In this example, we lost half of the partitions.
But, if we provide a correct backup filter, then the distribution changes as follows …
… such that, loss of a rack does not cause loss of data.
The flag excludeNeighbors is functionally similar to the backup filters; it is, essentially, a shortcut for a specific case.
Frequently, several Ignite nodes are deployed on one physical host. This use case is similar to the “racks in the data center” case, but now we prevent the loss of data that results from a host failure.
Such behavior can be implemented with a backup filter. excludeNeighbors flag is a legacy, which can be removed in the next major Ignite release.
In conclusion, consider an example distribution of 16 partitions in a topology of 3 nodes. For the sake of simplicity and illustration, we assume that the partitions have no backups.
I wrote a small test that showed the distribution:
Notice that the partition distribution is not uniform. But, with an increase in the number of nodes and partitions, the deviation decreases significantly. The most important requirement is to ensure that the number of partitions exceeds the number of nodes. Currently, the default number of partitions in a partitioned Ignite cache is 1024.

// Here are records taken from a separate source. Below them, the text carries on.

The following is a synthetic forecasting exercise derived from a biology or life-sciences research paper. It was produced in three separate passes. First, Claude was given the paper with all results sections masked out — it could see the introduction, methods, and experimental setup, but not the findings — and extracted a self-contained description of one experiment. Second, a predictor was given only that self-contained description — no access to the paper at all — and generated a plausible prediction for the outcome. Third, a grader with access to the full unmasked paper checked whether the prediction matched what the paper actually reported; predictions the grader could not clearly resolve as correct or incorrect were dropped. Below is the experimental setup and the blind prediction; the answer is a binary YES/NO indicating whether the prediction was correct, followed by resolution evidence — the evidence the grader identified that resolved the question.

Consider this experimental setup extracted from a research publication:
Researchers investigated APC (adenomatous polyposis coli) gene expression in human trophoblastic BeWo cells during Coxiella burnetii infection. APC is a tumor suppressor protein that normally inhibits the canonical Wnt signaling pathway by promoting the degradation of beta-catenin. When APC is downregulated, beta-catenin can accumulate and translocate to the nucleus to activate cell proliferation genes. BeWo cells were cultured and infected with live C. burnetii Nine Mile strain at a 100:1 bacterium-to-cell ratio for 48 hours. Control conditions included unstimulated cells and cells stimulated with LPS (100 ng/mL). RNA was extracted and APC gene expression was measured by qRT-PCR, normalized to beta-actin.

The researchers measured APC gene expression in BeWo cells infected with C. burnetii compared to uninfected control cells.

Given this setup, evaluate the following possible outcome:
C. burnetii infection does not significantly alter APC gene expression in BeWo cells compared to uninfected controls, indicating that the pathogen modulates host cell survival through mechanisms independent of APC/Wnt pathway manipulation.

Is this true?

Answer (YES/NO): NO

Now, let’s add a node to the topology.
We see that some partitions migrated to the new node. Therefore, the minimal disruption requirement was satisfied; the new node received some partitions; and the other nodes didn’t swap partitions.
Now, let’s delete a node from the topology:
Here, the partitions that were related to Node 0 were distributed among the remaining topology nodes, without violation of the distribution requirements.
As you see, simple methods can solve complex problems. The solutions described in this article are used in most distributed databases. And, they do their job reasonably well. But, the solutions are randomized. Therefore, distribution uniformity is far from perfect. Can we improve uniformity, maintain performance, and meet all distribution requirements? The question remains open.